## TRY IT
Scan the material for the string "only" and copy out every line in which it occurs.

## DATA
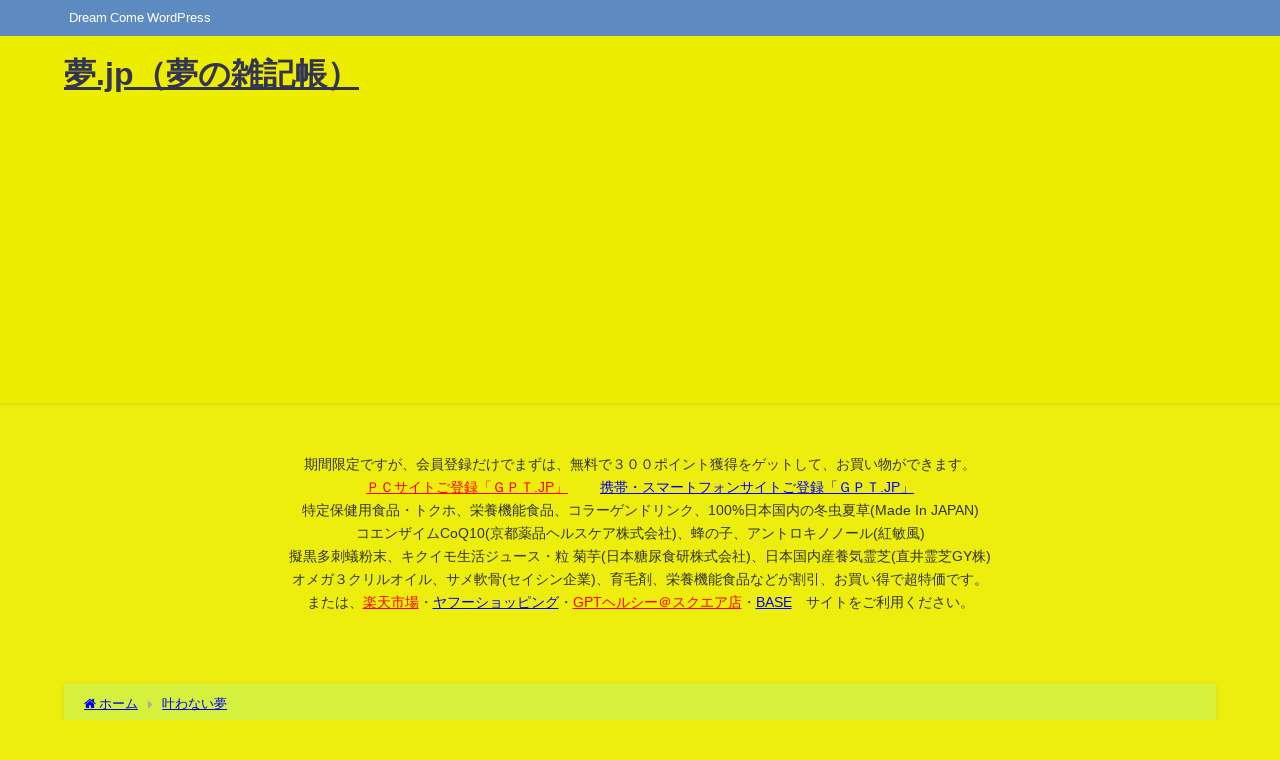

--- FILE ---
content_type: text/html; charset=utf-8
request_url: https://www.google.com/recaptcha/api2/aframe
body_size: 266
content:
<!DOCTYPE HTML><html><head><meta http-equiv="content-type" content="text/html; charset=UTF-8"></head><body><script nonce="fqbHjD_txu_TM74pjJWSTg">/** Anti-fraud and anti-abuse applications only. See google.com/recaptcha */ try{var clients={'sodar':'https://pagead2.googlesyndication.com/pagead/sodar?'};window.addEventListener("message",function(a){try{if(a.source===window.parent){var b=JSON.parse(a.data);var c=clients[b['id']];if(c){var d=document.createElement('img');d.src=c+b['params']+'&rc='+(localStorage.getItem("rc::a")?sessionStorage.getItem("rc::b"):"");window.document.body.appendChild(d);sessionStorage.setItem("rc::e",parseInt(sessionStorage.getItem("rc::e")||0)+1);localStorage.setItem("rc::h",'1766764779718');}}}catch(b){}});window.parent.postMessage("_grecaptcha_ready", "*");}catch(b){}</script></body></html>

==

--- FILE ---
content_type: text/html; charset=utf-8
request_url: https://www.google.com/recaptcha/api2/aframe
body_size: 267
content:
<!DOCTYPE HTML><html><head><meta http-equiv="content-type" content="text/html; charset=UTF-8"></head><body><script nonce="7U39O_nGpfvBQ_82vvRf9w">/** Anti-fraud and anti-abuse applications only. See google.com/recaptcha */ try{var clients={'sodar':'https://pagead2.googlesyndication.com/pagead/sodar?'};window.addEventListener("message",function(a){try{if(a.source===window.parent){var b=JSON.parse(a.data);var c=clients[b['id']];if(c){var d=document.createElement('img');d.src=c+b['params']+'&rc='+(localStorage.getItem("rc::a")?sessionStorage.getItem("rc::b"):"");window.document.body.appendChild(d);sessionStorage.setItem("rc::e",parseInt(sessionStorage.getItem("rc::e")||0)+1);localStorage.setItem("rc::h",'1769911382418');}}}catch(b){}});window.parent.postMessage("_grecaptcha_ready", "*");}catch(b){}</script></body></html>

## ANSWER TO THE EXERCISE
<!DOCTYPE HTML><html><head><meta http-equiv="content-type" content="text/html; charset=UTF-8"></head><body><script nonce="fqbHjD_txu_TM74pjJWSTg">/** Anti-fraud and anti-abuse applications only. See google.com/recaptcha */ try{var clients={'sodar':'https://pagead2.googlesyndication.com/pagead/sodar?'};window.addEventListener("message",function(a){try{if(a.source===window.parent){var b=JSON.parse(a.data);var c=clients[b['id']];if(c){var d=document.createElement('img');d.src=c+b['params']+'&rc='+(localStorage.getItem("rc::a")?sessionStorage.getItem("rc::b"):"");window.document.body.appendChild(d);sessionStorage.setItem("rc::e",parseInt(sessionStorage.getItem("rc::e")||0)+1);localStorage.setItem("rc::h",'1766764779718');}}}catch(b){}});window.parent.postMessage("_grecaptcha_ready", "*");}catch(b){}</script></body></html>
<!DOCTYPE HTML><html><head><meta http-equiv="content-type" content="text/html; charset=UTF-8"></head><body><script nonce="7U39O_nGpfvBQ_82vvRf9w">/** Anti-fraud and anti-abuse applications only. See google.com/recaptcha */ try{var clients={'sodar':'https://pagead2.googlesyndication.com/pagead/sodar?'};window.addEventListener("message",function(a){try{if(a.source===window.parent){var b=JSON.parse(a.data);var c=clients[b['id']];if(c){var d=document.createElement('img');d.src=c+b['params']+'&rc='+(localStorage.getItem("rc::a")?sessionStorage.getItem("rc::b"):"");window.document.body.appendChild(d);sessionStorage.setItem("rc::e",parseInt(sessionStorage.getItem("rc::e")||0)+1);localStorage.setItem("rc::h",'1769911382418');}}}catch(b){}});window.parent.postMessage("_grecaptcha_ready", "*");}catch(b){}</script></body></html>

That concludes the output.